**Exercise description:**
Please copy each line below that contains the string "title".

**Input data:**

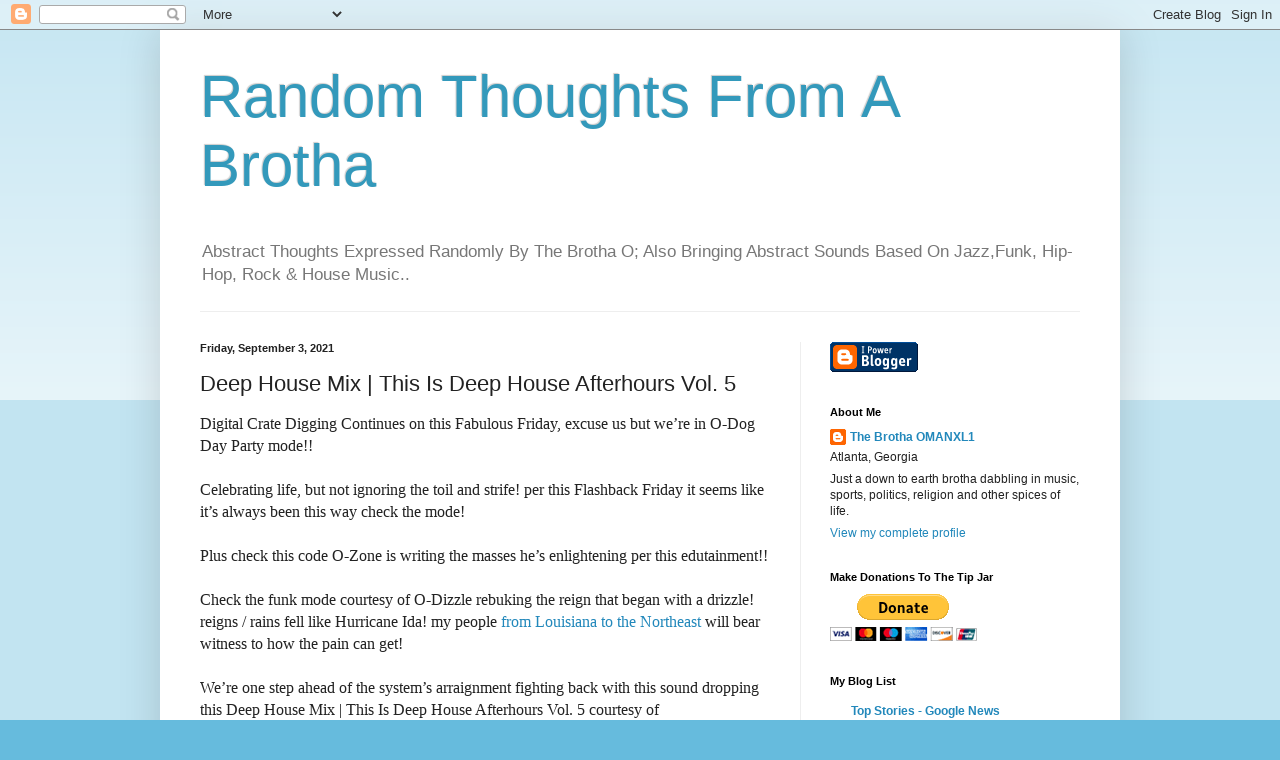

--- FILE ---
content_type: text/html; charset=UTF-8
request_url: https://thebrothaomanxl1.blogspot.com/b/stats?style=BLACK_TRANSPARENT&timeRange=ALL_TIME&token=APq4FmCxq5UbJxHwzb4eMJDfqGfmH-OiRIo0D_shsvH9_8VFjCMzD4q2Iyim0Tvx8AePvH02b3Vs5XynavdwOu_2HlmTDeyXLA
body_size: -7
content:
{"total":5325240,"sparklineOptions":{"backgroundColor":{"fillOpacity":0.1,"fill":"#000000"},"series":[{"areaOpacity":0.3,"color":"#202020"}]},"sparklineData":[[0,100],[1,45],[2,57],[3,88],[4,35],[5,59],[6,46],[7,63],[8,59],[9,30],[10,32],[11,50],[12,54],[13,45],[14,29],[15,36],[16,45],[17,35],[18,41],[19,42],[20,44],[21,38],[22,62],[23,41],[24,43],[25,51],[26,46],[27,63],[28,65],[29,12]],"nextTickMs":276923}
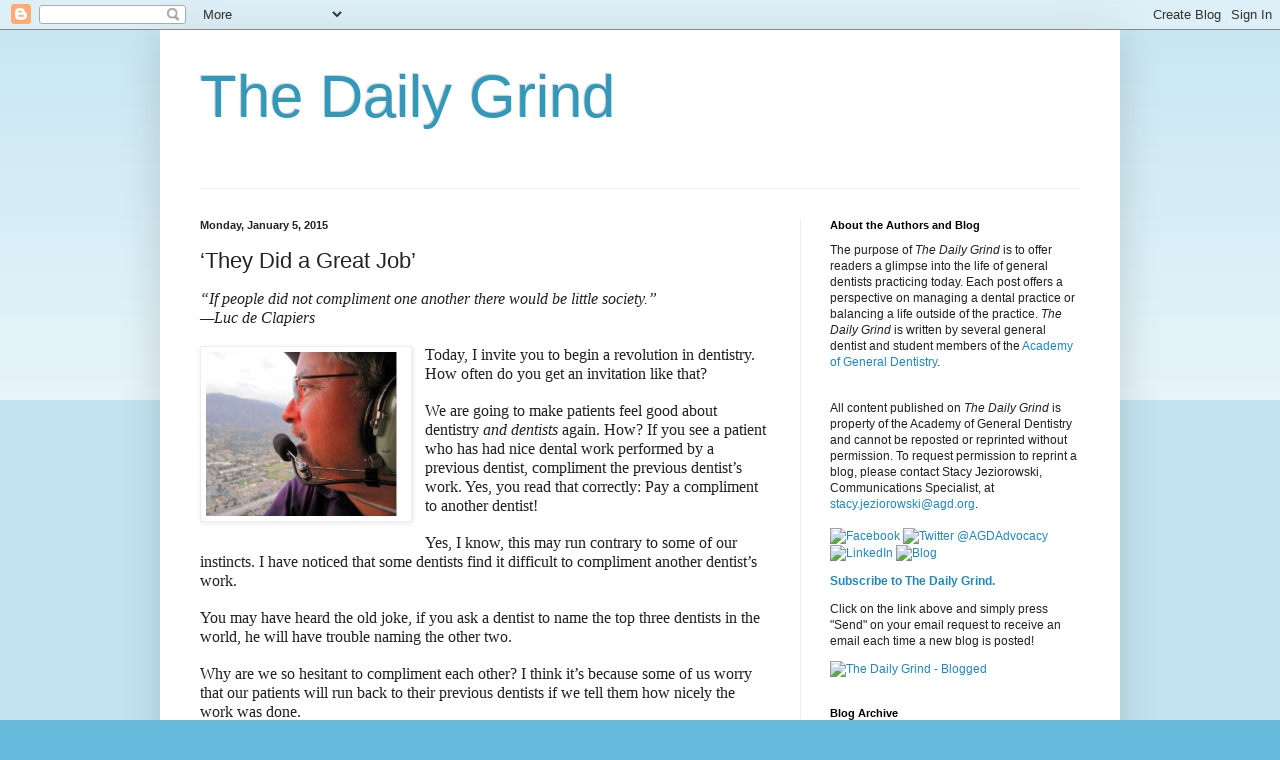

--- FILE ---
content_type: text/plain
request_url: https://www.google-analytics.com/j/collect?v=1&_v=j102&a=725174935&t=pageview&_s=1&dl=https%3A%2F%2Fagdblogs.blogspot.com%2F2015%2F01%2Fthey-did-great-job.html&ul=en-us%40posix&dt=The%20Daily%20Grind%3A%20%E2%80%98They%20Did%20a%20Great%20Job%E2%80%99&sr=1280x720&vp=1280x720&_u=IEBAAEABAAAAACAAI~&jid=121802313&gjid=2038645931&cid=1623122494.1768815937&tid=UA-2998402-2&_gid=16177800.1768815937&_r=1&_slc=1&z=1929609850
body_size: -452
content:
2,cG-4QX4W50SG7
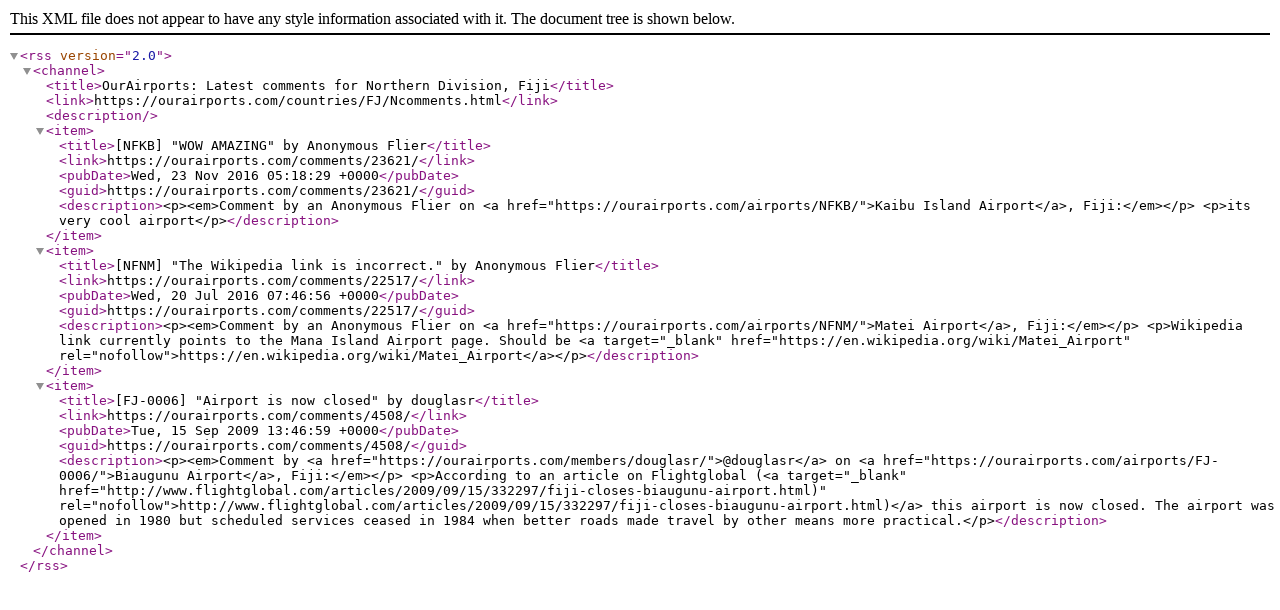

--- FILE ---
content_type: application/xml
request_url: https://ourairports.com/countries/FJ/N/comments.rss
body_size: 683
content:
<rss version="2.0">

<channel>

<title>OurAirports: Latest comments for Northern Division, Fiji</title>
<link>https://ourairports.com/countries/FJ/Ncomments.html</link>
<description></description>

<item>
<title>[NFKB] "WOW AMAZING" by Anonymous Flier</title>
<link>https://ourairports.com/comments/23621/</link>
<pubDate>Wed, 23 Nov 2016 05:18:29 +0000</pubDate>
<guid>https://ourairports.com/comments/23621/</guid>
<description>&lt;p>&lt;em>Comment by an Anonymous Flier on &lt;a href="https://ourairports.com/airports/NFKB/">Kaibu Island Airport&lt;/a>, Fiji:&lt;/em>&lt;/p>
&lt;p&gt;its very cool airport&lt;/p&gt;</description>
</item>

<item>
<title>[NFNM] "The Wikipedia link is incorrect." by Anonymous Flier</title>
<link>https://ourairports.com/comments/22517/</link>
<pubDate>Wed, 20 Jul 2016 07:46:56 +0000</pubDate>
<guid>https://ourairports.com/comments/22517/</guid>
<description>&lt;p>&lt;em>Comment by an Anonymous Flier on &lt;a href="https://ourairports.com/airports/NFNM/">Matei Airport&lt;/a>, Fiji:&lt;/em>&lt;/p>
&lt;p&gt;Wikipedia link currently points to the Mana Island Airport page. Should be &lt;a target=&quot;_blank&quot; href=&quot;https://en.wikipedia.org/wiki/Matei_Airport&quot; rel=&quot;nofollow&quot;&gt;https://en.wikipedia.org/wiki/Matei_Airport&lt;/a&gt;&lt;/p&gt;</description>
</item>

<item>
<title>[FJ-0006] "Airport is now closed" by douglasr</title>
<link>https://ourairports.com/comments/4508/</link>
<pubDate>Tue, 15 Sep 2009 13:46:59 +0000</pubDate>
<guid>https://ourairports.com/comments/4508/</guid>
<description>&lt;p>&lt;em>Comment by &lt;a href="https://ourairports.com/members/douglasr/">@douglasr&lt;/a> on &lt;a href="https://ourairports.com/airports/FJ-0006/">Biaugunu Airport&lt;/a>, Fiji:&lt;/em>&lt;/p>
&lt;p&gt;According to an article on Flightglobal (&lt;a target=&quot;_blank&quot; href=&quot;http://www.flightglobal.com/articles/2009/09/15/332297/fiji-closes-biaugunu-airport.html)&quot; rel=&quot;nofollow&quot;&gt;http://www.flightglobal.com/articles/2009/09/15/332297/fiji-closes-biaugunu-airport.html)&lt;/a&gt; this airport is now closed. The airport was opened in 1980 but scheduled services ceased in 1984 when better roads made travel by other means more practical.&lt;/p&gt;</description>
</item>

</channel>
  
</rss>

**Output for this task:**
<title>OurAirports: Latest comments for Northern Division, Fiji</title>
<title>[NFKB] "WOW AMAZING" by Anonymous Flier</title>
<title>[NFNM] "The Wikipedia link is incorrect." by Anonymous Flier</title>
<title>[FJ-0006] "Airport is now closed" by douglasr</title>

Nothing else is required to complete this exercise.